We all have habits that are annoying. You’re bothered by your spouse or partner and they are bothered of you. It may be how the dishwasher is loaded, how one cleans or the refrigerator not being organized well.
In his book The Seven Principles for Making Marriage Work, Dr. John Gottman writes about the common issues within marriages. He and his team can predict with a 90% accuracy rate if a couple will stay married or will divorce.
Dr. Gottman, his wife and his team arrive at these conclusions from extensive study. Gottman has a process in which couples can volunteer to his research study. The experiment is set up in an apartment, where there are cameras only in the common areas, such as; the kitchen and living room. The participants wear sensors and they are instructed to act as they would at home. In addition, they are to talk as if they were at home. So, if there is a looming issue in a marriage, the participants are encouraged to talk about it.
Gottman and his team are looking at the facial expressions of each person and the sensors monitor heart rate, oxygen levels, and pulse rate, to name a few. The point of this experiment that Gottman has done for decades is to determine why marriages fail. And, how to help them succeed.
Based on how the couple argues he can determine who will be divorced or stay married. There were two glaring aspects of his study that are most compelling. First, The Four Horseman and how these ruin marriages and second, the secret to a healthy marriage.
As a whole The Four Horseman are:
Criticism - we all have complaints. However, once the complaint crosses the threshold of criticism. A complaint is more focused on a specific behavior or event. For example, your spouse or partner doesn’t load the dishwasher well. A criticism would be, “when are you going to learn to load the dishwasher? You don’t care to help me at all.”
Contempt - this one is born when one half of the marriage feels superior to the other. This looks like the eye roll, name calling, mocking and rough jokes.
Defensiveness - one partner attacks and the other defends, with no one backing down. Defensiveness escalates because both sides play a role and this is deadly.
Stonewalling - when one partner tunes the other based on 1-3 above. When they ignore their partner. This one arrives later in marriage. It takes time for 1-3 to take it’s place in a marriage.
If you have any of these it does not mean your marriage is doomed, which is why Dr. Gottman has done the research and wrote the book.
The highlight of a successful marriage as Gottman describes is their level of friendship they keep and nurture. As the book describes, rediscovering or reinvigorating friendship does not prevent couples from arguing, but it does give them a secret weapon that ensures their fights don’t get out of hand.
As a result of being great friends in your marriage you both consistently seek each other, support each other and you have something your building while you’re married. The wedding is not the end and it’s barely the beginning. Explore and experience new things together, discover and be curious about each other, especially when married. Just because you have the person you are with, does not mean you stop putting in the effort. Your wedding vows I’m sure were from the heart, but did they include a statement about always pursuing your partner and being great friends?
Thought Provoking Question 1 : What can you do to strengthen the friendship you have with your partner?
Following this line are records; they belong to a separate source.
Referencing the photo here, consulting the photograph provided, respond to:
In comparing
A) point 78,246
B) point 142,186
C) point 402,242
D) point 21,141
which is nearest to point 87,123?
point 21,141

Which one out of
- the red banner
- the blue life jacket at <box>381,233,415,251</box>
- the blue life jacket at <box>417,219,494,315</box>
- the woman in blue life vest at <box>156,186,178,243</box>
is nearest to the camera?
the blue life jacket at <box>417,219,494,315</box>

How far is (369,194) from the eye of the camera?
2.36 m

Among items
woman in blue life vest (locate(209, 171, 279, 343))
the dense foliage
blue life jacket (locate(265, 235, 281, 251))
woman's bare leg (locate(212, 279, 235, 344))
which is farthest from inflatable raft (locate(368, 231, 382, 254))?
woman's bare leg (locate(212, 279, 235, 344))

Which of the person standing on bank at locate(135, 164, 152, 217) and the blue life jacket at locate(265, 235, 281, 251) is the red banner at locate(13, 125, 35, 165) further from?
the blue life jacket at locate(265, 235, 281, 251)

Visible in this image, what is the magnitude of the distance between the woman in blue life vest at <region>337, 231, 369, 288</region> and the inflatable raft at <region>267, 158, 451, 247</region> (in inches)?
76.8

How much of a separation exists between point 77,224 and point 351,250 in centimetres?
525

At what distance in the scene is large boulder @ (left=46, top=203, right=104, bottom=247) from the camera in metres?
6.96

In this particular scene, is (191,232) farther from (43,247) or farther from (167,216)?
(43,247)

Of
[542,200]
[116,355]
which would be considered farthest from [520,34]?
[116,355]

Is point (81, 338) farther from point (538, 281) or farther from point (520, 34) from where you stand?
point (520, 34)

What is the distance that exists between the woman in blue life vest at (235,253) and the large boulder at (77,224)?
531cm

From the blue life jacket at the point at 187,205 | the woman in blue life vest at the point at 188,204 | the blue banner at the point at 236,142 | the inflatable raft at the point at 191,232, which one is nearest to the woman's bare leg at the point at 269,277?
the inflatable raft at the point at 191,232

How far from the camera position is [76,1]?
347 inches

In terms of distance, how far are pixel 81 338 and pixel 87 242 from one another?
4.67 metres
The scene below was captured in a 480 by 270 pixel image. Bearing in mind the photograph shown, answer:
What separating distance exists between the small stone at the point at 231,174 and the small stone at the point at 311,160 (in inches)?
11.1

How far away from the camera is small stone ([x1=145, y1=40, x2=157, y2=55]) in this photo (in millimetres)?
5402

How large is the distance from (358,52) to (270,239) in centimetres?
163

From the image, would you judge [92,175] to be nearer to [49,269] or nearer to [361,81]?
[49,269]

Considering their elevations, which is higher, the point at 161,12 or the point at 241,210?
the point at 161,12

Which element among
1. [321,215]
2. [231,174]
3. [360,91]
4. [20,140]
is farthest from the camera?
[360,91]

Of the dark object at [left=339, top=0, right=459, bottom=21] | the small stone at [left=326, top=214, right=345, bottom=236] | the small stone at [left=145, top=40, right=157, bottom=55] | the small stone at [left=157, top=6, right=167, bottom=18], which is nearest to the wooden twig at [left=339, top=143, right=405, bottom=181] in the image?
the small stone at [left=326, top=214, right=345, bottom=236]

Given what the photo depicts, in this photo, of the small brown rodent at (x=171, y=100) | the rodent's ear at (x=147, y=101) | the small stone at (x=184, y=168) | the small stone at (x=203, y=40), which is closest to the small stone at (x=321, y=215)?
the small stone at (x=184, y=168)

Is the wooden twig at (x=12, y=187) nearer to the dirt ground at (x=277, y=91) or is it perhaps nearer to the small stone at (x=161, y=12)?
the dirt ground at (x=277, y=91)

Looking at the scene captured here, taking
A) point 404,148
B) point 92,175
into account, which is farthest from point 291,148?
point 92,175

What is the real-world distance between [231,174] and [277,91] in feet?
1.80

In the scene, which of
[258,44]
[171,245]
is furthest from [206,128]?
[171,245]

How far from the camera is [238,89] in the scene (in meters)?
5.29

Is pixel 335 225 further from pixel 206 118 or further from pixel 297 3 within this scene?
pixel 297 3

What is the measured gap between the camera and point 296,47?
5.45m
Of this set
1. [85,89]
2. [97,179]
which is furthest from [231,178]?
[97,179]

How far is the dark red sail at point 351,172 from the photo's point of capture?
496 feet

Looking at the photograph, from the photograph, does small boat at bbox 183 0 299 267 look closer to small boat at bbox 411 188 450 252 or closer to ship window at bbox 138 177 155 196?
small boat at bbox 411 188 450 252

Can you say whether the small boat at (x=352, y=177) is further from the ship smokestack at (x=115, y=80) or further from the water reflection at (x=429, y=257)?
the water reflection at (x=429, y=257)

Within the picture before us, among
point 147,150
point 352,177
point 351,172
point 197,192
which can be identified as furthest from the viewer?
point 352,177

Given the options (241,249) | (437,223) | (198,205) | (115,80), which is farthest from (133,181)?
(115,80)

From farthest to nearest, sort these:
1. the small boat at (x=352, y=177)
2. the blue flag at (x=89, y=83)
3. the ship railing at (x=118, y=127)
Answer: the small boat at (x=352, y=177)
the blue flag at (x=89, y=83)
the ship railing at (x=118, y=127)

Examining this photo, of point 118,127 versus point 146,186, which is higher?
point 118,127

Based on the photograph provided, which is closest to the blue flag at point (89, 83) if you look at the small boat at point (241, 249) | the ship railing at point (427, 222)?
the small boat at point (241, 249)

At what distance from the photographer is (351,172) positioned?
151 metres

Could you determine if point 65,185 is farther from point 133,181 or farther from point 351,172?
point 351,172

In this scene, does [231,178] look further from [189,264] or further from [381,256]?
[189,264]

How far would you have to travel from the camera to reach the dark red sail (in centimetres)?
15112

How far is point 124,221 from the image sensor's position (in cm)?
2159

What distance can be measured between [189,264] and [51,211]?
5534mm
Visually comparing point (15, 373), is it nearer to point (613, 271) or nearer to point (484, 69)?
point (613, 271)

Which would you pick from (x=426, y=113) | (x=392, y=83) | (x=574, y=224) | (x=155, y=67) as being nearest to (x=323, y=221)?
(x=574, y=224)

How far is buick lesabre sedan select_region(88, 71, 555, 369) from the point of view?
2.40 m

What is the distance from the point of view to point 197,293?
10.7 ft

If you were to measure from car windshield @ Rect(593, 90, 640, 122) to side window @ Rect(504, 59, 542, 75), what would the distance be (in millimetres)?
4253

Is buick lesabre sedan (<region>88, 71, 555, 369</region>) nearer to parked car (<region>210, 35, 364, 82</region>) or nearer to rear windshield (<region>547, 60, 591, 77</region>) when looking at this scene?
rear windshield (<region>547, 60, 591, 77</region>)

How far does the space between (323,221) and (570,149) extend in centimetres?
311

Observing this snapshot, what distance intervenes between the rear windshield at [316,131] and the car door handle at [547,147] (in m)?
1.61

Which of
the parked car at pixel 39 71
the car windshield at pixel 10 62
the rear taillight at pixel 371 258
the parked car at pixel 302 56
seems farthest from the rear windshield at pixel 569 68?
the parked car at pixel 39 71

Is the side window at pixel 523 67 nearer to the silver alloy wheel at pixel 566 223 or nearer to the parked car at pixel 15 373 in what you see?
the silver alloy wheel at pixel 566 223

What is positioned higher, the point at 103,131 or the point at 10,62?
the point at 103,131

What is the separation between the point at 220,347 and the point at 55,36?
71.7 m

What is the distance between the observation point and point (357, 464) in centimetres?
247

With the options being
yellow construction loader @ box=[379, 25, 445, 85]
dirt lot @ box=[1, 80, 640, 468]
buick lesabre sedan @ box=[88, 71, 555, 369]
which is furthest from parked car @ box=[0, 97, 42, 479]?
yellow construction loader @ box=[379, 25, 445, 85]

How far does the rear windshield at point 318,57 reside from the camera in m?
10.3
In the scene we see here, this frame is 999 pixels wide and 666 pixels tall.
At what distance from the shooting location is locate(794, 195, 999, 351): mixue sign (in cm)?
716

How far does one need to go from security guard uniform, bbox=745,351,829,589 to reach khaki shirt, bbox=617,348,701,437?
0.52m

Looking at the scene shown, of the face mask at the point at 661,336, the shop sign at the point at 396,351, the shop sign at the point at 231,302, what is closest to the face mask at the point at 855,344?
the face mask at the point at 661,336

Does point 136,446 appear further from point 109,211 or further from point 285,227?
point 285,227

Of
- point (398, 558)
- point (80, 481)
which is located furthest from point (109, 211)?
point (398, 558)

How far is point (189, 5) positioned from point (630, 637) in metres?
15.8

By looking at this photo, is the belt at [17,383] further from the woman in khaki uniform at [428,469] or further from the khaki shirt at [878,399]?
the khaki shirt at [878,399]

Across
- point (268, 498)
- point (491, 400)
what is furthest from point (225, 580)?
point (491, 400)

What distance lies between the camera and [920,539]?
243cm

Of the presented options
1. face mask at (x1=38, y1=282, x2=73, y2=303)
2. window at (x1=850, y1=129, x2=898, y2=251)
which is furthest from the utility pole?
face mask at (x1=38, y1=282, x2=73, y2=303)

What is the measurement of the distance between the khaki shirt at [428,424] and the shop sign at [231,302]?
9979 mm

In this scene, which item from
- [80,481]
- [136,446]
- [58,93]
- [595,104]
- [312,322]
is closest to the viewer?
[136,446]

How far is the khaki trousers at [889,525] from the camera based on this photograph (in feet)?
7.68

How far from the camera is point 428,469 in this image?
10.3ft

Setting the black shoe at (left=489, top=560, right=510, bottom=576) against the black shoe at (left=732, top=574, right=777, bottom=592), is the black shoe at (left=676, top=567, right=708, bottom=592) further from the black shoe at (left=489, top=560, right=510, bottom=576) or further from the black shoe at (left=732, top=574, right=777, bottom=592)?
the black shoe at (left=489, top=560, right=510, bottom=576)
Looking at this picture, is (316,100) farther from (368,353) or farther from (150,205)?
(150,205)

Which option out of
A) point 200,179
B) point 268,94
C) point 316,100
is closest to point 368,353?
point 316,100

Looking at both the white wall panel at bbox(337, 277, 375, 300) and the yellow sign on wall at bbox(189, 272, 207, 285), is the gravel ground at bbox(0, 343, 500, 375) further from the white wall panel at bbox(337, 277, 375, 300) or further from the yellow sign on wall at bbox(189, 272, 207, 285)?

Dan Roman is a Husband, Father, and writer that releases a daily blog. A quick read on sharing wisdom and asking though-provoking questions.
What are your thoughts on this piece? Comment below…
Me and my husband both read a book I thought was a good read called “If you’re in my office its already too late”. In this it talked a lot about different marriages, etc and how those marriages could have ended differently if they communicated etc. The one thing we still do from that book (not often but we do) is “hit send now” where you email the other person and say what you are feeling and the other person reads it, takes it in but does not reply to it. At some point we may talk about it but for the most part we leave it where it is and let the person say what is on their mind.
One way to strengthen our friendship would probably be to have fun with each other. Of course, we laugh and joke, but we need to forget that yes, we are married so have responsibilities and yes, we are parents, so we are constantly pulled in different directions. We are also two people that had fun together. We do still have fun; however, the other two take over more. When we go out the conversation somehow goes back to the house or children when it should be a break from all realities even for just a little bit of time.